### TEXTABSCHNITT ###
Viele der Bohrschiffe, die ihre Arbeit wegen des amerikanischen Moratoriums für Tiefseeerkundung einstellen mussten, dürften nun in die Boomregionen dampfen - dort werden sie - durch lange Verträge gebunden - den amerikanischen Firmen fehlen, wenn sie weitermachen dürfen. Der Bedarf wächst ständig, die Spezialschiffe sind regelmäßig zu Tagespreisen von 600.000 Dollar und mehr auf Jahre ausgebucht - bevor sie vom Stapel laufen.

Das gilt auch für die Deepwater Champion, die die Schweizer Firma Transocean in Südkorea bauen lässt. Das neue Schiff kann sich am Einsatzort mit Motorkraft und Strahlrudern selbst in neun Meter hohen Wellen und bei 60 Knoten Wind (110 Kilometer pro Stunde) auf Position halten und zwei unabhängige Bohrungen ins Gestein treiben.
### EXTRAHIERTE DATEN ###
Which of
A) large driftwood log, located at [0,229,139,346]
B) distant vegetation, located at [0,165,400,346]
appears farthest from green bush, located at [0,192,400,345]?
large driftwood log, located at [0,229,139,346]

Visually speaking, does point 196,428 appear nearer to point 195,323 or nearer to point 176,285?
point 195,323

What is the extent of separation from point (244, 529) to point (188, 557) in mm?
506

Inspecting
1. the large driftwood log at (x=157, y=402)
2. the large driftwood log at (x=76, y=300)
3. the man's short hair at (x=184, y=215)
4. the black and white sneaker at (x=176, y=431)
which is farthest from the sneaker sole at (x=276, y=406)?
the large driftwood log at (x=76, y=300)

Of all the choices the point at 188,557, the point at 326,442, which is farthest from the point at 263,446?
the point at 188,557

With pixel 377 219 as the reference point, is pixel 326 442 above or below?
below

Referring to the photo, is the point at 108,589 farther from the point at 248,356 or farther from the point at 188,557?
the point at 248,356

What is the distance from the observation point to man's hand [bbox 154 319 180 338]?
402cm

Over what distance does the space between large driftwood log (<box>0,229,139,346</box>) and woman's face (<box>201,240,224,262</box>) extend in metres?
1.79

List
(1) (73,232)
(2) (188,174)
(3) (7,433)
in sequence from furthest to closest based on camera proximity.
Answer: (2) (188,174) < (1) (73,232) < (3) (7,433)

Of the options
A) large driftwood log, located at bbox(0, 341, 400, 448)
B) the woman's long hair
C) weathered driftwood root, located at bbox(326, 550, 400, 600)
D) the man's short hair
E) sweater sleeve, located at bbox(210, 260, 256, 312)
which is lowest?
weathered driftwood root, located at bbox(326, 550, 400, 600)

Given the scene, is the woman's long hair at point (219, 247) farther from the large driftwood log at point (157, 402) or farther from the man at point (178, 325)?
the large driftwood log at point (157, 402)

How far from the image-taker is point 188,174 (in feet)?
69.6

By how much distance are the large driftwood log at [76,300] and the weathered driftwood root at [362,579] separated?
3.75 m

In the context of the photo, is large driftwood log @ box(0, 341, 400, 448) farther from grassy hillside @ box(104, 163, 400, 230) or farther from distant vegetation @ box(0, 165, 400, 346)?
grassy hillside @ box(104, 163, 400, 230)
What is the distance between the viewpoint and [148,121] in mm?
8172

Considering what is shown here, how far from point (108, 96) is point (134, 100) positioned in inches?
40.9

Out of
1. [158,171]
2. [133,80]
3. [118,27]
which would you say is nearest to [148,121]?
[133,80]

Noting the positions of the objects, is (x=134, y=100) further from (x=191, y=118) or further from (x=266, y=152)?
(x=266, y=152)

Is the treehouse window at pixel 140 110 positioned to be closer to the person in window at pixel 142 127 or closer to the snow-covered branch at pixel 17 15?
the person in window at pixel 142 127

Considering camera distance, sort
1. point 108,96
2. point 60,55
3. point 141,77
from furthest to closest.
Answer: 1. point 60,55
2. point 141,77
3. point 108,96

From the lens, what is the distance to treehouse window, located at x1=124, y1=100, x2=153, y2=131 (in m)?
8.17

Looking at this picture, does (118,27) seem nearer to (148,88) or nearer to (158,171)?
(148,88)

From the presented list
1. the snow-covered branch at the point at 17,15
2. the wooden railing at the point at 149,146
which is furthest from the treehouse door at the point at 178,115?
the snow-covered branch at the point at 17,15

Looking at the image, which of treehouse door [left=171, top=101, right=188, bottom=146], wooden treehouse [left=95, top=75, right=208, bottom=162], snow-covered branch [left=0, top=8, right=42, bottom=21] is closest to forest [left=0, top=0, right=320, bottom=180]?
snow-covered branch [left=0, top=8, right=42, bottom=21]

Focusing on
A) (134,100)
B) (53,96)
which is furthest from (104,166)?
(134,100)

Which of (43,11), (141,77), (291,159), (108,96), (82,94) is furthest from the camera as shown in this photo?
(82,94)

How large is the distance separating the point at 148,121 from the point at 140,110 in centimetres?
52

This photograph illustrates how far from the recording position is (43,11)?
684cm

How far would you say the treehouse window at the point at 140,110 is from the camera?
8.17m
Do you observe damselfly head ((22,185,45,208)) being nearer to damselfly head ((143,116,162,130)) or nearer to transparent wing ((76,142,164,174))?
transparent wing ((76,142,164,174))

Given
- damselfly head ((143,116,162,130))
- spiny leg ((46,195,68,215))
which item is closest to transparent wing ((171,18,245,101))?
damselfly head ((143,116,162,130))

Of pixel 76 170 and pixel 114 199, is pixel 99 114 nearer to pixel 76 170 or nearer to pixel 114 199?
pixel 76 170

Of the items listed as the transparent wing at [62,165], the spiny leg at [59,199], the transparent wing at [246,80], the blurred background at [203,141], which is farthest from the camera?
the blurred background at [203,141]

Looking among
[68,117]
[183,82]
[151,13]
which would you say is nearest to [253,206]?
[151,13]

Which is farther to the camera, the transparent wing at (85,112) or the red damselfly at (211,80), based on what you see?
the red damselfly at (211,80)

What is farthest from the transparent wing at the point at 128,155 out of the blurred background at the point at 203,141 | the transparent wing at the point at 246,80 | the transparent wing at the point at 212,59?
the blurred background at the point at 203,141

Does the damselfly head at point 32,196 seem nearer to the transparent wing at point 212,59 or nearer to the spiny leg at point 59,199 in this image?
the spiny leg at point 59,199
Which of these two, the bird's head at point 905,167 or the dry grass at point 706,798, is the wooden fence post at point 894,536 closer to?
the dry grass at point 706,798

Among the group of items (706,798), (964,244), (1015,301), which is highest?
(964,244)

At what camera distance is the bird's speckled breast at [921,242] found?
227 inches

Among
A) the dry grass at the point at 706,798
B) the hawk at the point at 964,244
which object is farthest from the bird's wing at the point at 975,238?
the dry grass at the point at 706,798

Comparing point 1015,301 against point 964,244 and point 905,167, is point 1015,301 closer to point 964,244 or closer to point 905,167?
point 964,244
###
### EXTRAHIERTE DATEN ###
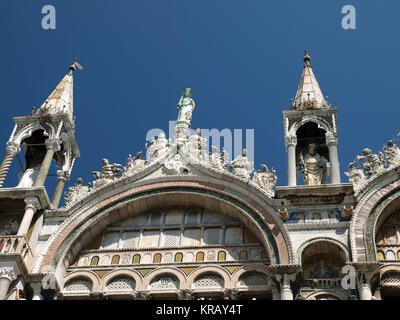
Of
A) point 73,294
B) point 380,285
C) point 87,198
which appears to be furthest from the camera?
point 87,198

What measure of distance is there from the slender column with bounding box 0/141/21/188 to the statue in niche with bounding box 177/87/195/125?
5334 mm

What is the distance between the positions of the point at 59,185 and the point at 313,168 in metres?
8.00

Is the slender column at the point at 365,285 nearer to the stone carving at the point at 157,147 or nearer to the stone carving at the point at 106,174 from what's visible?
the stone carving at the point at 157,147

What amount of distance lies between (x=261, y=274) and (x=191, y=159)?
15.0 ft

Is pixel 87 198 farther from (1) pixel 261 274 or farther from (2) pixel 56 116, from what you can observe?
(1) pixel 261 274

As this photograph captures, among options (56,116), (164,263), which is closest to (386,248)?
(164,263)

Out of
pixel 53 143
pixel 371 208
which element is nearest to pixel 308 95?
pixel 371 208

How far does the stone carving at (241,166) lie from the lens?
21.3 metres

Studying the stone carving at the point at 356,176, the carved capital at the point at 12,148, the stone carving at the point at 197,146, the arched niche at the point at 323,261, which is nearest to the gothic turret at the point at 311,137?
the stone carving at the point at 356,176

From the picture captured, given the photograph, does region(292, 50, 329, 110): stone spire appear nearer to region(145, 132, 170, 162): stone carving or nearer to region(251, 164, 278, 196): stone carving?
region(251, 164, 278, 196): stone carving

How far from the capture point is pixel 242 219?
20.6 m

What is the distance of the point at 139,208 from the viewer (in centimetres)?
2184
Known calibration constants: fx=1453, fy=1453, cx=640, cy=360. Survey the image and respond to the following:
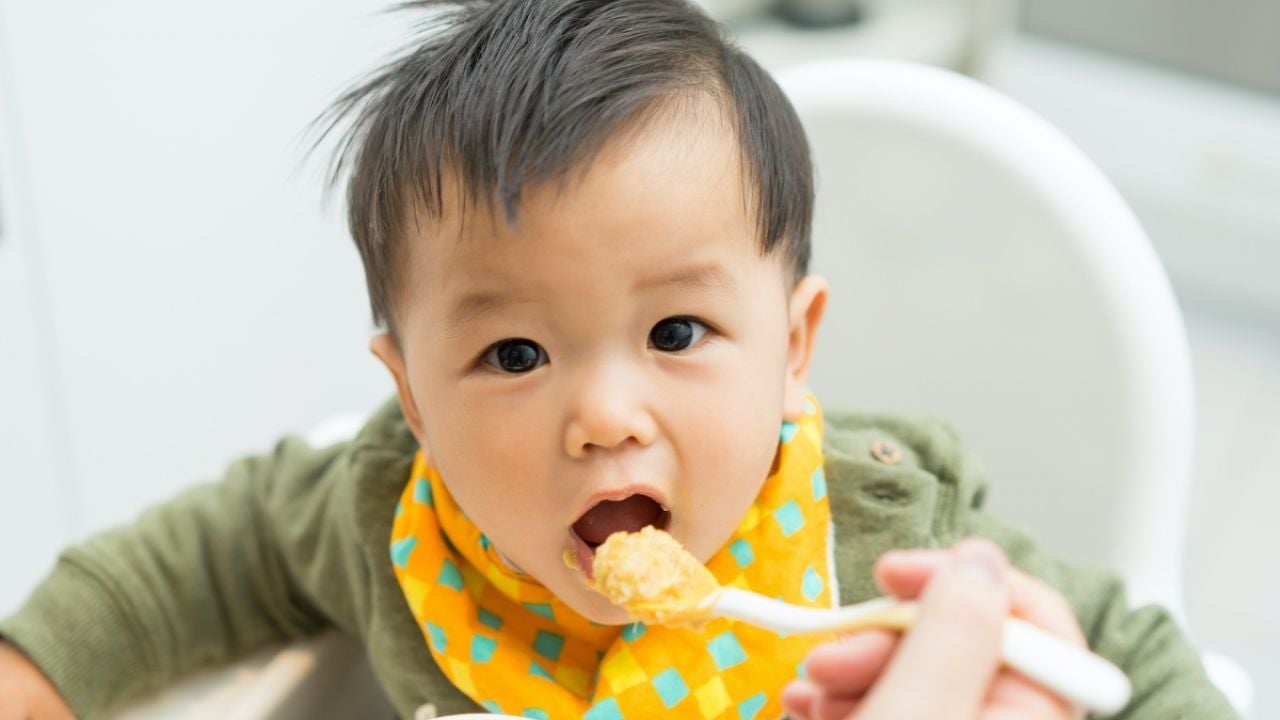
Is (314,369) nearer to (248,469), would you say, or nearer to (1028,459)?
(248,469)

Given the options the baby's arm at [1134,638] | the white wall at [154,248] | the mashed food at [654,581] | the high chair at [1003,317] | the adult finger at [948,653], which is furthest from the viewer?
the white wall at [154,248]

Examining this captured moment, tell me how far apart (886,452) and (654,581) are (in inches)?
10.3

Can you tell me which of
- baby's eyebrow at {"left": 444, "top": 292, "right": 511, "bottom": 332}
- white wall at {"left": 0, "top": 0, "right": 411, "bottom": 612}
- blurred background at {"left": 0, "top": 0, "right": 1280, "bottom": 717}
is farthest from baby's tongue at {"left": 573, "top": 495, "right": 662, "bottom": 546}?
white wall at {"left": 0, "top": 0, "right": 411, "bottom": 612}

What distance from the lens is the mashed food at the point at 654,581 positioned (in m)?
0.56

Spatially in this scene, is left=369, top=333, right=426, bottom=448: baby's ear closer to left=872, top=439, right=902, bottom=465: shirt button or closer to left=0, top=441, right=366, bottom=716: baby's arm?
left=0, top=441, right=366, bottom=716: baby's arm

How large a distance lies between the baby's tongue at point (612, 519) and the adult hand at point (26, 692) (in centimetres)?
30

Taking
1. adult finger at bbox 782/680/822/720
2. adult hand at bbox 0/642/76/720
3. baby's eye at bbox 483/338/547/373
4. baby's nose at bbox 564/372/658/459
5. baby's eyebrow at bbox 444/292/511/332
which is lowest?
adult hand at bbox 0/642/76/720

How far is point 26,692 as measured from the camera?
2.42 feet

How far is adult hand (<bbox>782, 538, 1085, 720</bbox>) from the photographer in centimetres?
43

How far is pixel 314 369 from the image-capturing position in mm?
###
Kannst du den Textabschnitt über die Bohrschiffe oben vollständig und wortgetreu wiedergeben?

DIE ANTWORT.
Viele der Bohrschiffe, die ihre Arbeit wegen des amerikanischen Moratoriums für Tiefseeerkundung einstellen mussten, dürften nun in die Boomregionen dampfen - dort werden sie - durch lange Verträge gebunden - den amerikanischen Firmen fehlen, wenn sie weitermachen dürfen. Der Bedarf wächst ständig, die Spezialschiffe sind regelmäßig zu Tagespreisen von 600.000 Dollar und mehr auf Jahre ausgebucht - bevor sie vom Stapel laufen.

Das gilt auch für die Deepwater Champion, die die Schweizer Firma Transocean in Südkorea bauen lässt. Das neue Schiff kann sich am Einsatzort mit Motorkraft und Strahlrudern selbst in neun Meter hohen Wellen und bei 60 Knoten Wind (110 Kilometer pro Stunde) auf Position halten und zwei unabhängige Bohrungen ins Gestein treiben.